Format every line of the records below as a numbered list, leaving out the blank lines.

## Begin Material provided

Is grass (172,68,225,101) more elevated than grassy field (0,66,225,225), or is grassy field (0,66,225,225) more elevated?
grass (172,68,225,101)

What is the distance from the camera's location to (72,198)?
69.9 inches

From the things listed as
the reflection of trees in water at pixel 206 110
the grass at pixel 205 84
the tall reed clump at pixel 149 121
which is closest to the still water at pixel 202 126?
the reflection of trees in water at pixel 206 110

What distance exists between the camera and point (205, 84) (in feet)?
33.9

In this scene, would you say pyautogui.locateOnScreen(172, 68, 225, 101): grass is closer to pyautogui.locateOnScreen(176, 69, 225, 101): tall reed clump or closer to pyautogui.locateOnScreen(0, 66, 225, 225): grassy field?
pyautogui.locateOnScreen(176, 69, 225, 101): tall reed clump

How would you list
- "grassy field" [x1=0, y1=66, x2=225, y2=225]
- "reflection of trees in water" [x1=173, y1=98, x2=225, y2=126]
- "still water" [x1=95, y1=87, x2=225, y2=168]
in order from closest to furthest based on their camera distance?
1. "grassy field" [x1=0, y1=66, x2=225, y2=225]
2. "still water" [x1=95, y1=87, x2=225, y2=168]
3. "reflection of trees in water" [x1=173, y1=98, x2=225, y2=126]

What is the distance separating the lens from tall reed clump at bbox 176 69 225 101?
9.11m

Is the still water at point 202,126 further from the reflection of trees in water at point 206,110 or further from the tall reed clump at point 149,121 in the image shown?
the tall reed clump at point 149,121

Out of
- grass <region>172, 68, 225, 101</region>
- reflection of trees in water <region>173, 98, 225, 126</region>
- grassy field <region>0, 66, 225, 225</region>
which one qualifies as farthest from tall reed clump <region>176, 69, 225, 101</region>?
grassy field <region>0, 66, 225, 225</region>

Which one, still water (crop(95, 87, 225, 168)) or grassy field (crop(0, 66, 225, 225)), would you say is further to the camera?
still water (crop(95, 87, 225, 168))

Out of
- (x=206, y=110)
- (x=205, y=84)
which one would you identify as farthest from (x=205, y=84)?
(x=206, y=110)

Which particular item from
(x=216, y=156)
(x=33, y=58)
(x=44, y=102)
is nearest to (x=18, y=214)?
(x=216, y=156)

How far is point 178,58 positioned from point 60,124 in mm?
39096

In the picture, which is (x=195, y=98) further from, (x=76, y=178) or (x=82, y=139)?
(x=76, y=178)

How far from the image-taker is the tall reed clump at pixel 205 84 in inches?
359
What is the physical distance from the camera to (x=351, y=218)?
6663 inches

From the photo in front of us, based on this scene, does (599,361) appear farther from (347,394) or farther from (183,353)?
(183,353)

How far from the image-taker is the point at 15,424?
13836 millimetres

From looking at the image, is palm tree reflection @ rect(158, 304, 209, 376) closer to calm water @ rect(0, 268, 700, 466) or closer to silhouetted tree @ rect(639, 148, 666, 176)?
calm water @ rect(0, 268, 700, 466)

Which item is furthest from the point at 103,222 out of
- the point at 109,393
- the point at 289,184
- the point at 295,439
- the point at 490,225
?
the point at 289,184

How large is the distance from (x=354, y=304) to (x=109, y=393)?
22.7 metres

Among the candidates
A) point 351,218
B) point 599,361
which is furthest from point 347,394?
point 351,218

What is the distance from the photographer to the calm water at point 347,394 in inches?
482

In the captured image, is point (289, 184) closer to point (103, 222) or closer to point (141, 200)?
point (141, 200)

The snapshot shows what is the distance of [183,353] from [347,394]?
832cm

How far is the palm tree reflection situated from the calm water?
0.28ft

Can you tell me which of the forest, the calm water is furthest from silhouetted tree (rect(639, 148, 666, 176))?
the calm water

## End Material provided

▸ Complete output:
1. Is grass (172,68,225,101) more elevated than grassy field (0,66,225,225), or is grassy field (0,66,225,225) more elevated?
2. grass (172,68,225,101)
3. What is the distance from the camera's location to (72,198)?
4. 69.9 inches
5. From the things listed as
6. the reflection of trees in water at pixel 206 110
7. the grass at pixel 205 84
8. the tall reed clump at pixel 149 121
9. which is closest to the still water at pixel 202 126?
10. the reflection of trees in water at pixel 206 110
11. What distance exists between the camera and point (205, 84) (in feet)?
12. 33.9
13. In this scene, would you say pyautogui.locateOnScreen(172, 68, 225, 101): grass is closer to pyautogui.locateOnScreen(176, 69, 225, 101): tall reed clump or closer to pyautogui.locateOnScreen(0, 66, 225, 225): grassy field?
14. pyautogui.locateOnScreen(176, 69, 225, 101): tall reed clump
15. How would you list
16. - "grassy field" [x1=0, y1=66, x2=225, y2=225]
17. - "reflection of trees in water" [x1=173, y1=98, x2=225, y2=126]
18. - "still water" [x1=95, y1=87, x2=225, y2=168]
19. in order from closest to furthest based on their camera distance?
20. 1. "grassy field" [x1=0, y1=66, x2=225, y2=225]
21. 2. "still water" [x1=95, y1=87, x2=225, y2=168]
22. 3. "reflection of trees in water" [x1=173, y1=98, x2=225, y2=126]
23. What is the distance separating the lens from tall reed clump at bbox 176 69 225 101?
24. 9.11m
25. Is the still water at point 202,126 further from the reflection of trees in water at point 206,110 or further from the tall reed clump at point 149,121 in the image shown?
26. the tall reed clump at point 149,121
27. Out of
28. - grass <region>172, 68, 225, 101</region>
29. - reflection of trees in water <region>173, 98, 225, 126</region>
30. - grassy field <region>0, 66, 225, 225</region>
31. which one qualifies as farthest from tall reed clump <region>176, 69, 225, 101</region>?
32. grassy field <region>0, 66, 225, 225</region>
33. Which one, still water (crop(95, 87, 225, 168)) or grassy field (crop(0, 66, 225, 225)), would you say is further to the camera?
34. still water (crop(95, 87, 225, 168))
35. Out of
36. - (x=206, y=110)
37. - (x=205, y=84)
38. which one would you identify as farthest from (x=205, y=84)?
39. (x=206, y=110)
40. Which particular item from
41. (x=216, y=156)
42. (x=33, y=58)
43. (x=44, y=102)
44. is nearest to (x=18, y=214)?
45. (x=216, y=156)
46. How far is point 178,58 positioned from point 60,124 in mm?
47. 39096
48. In the picture, which is (x=195, y=98) further from, (x=76, y=178) or (x=82, y=139)?
49. (x=76, y=178)
50. How far from the image-taker is the tall reed clump at pixel 205 84 in inches?
51. 359
52. What is the physical distance from the camera to (x=351, y=218)?
53. 6663 inches
54. From the photo in front of us, based on this scene, does (599,361) appear farther from (347,394) or farther from (183,353)?
55. (183,353)
56. How far from the image-taker is the point at 15,424?
57. 13836 millimetres
58. From looking at the image, is palm tree reflection @ rect(158, 304, 209, 376) closer to calm water @ rect(0, 268, 700, 466) or closer to silhouetted tree @ rect(639, 148, 666, 176)?
59. calm water @ rect(0, 268, 700, 466)
60. Which item is furthest from the point at 103,222 out of
61. - the point at 109,393
62. - the point at 289,184
63. - the point at 295,439
64. - the point at 490,225
65. ?
66. the point at 289,184
67. How large is the distance from (x=354, y=304) to (x=109, y=393)?
68. 22.7 metres
69. Among the candidates
70. A) point 351,218
71. B) point 599,361
72. which is furthest from point 347,394?
73. point 351,218
74. What is the distance from the photographer to the calm water at point 347,394 in inches?
75. 482
76. In the captured image, is point (289, 184) closer to point (103, 222) or closer to point (141, 200)?
77. point (141, 200)
78. The snapshot shows what is the distance of [183,353] from [347,394]?
79. 832cm
80. How far is the palm tree reflection situated from the calm water?
81. 0.28ft
82. Can you tell me which of the forest, the calm water is furthest from silhouetted tree (rect(639, 148, 666, 176))?
83. the calm water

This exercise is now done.